TRX trainingAs a runner, I consider myself to be in pretty good shape. So, when a friend told me I had to try TRX (total body resistance) suspension training, I wasn’t exactly quick to register for a class. Not because I was scared. Rather because I didn’t want to “waste” an hour of my precious time if I wasn’t going to get a good workout.

Well, I didn’t get a good workout from TRX – I got a great workout.

As soon as I walked into the studio I saw these long straps with two handles hanging from the ceiling. The instructor told me to grab onto the handles and face the “anchor point”. I didn’t know what an anchor point was, I started off holding the handles incorrectly, and as soon as we started our warm-up sequence, my muscles screamed. I was totally out of my element and had no idea how I’d survive an entire class. I loved every minute of it!

TRX basics
TRX suspension training is a form of strength training using suspended nylon ropes that allow you to work against your own body weight. TRX was developed by Navy Seals in 1990s who were looking to get a total body workout in a small space.

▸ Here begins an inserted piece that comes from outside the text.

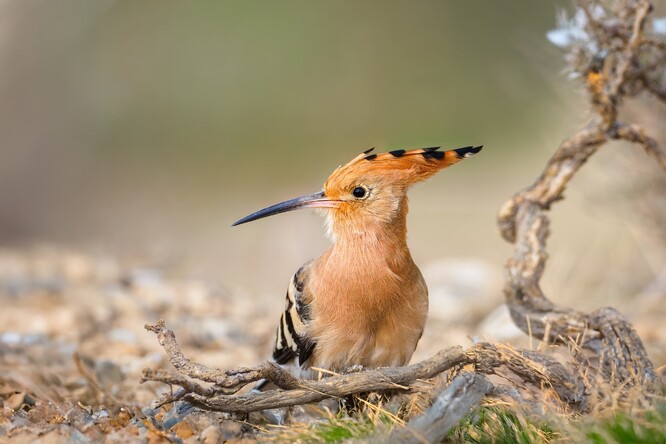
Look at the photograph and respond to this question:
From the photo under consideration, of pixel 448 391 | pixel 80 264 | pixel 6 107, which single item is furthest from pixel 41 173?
pixel 448 391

The TRX is a long piece of rope with two moveable handles on the end. The middle of the rope is securely attached to a structure so it doesn’t move – this is called the anchor point. To do the workout, you engage your core and do traditional strength training moves – like squats, rows, and planks – while holding onto the handles in different positions to target specific body parts. You increase and decrease the resistance by moving your body closer to and further away from the anchor point.

TRX can be done at home (using an at-home TRX kit similar to this one) or through a class at a gym or fitness studio taught by a certified instructor. The workout is completely customizable. There are specific classes for runners, baseball players, and seniors, just to name a few.

The benefits
Doing TRX regularly can strengthen your muscles, increase flexibility, improve balance, aid in weight loss, and boost your running performance. The workout is especially beneficial for the abs and back because all movements require the core muscles to be engaged. TRX training can also help ward off injuries by evening out muscle imbalances that occur from running.

Perhaps best of all, TRX training stops your body from plateauing. There are hundreds of exercises you can do, and you can take the intensity level up or down based on your fitness level – so your body is always guessing.

For instance, in my class, we started with a regular squat. Then we moved on to one-legged squats and eventually a one-legged squat with a jump (I could only make it through a handful of reps of the latter – talk about tough). We also did planks with our feet secured in the handles. At first, we faced away from the anchor point – and the planks were challenging but doable. But then we turned towards our anchor point, and I couldn’t even hold the plank for more than a couple of seconds.

Any TRX fans out there? I’ll definitely be back – I was sore for three days after my first class!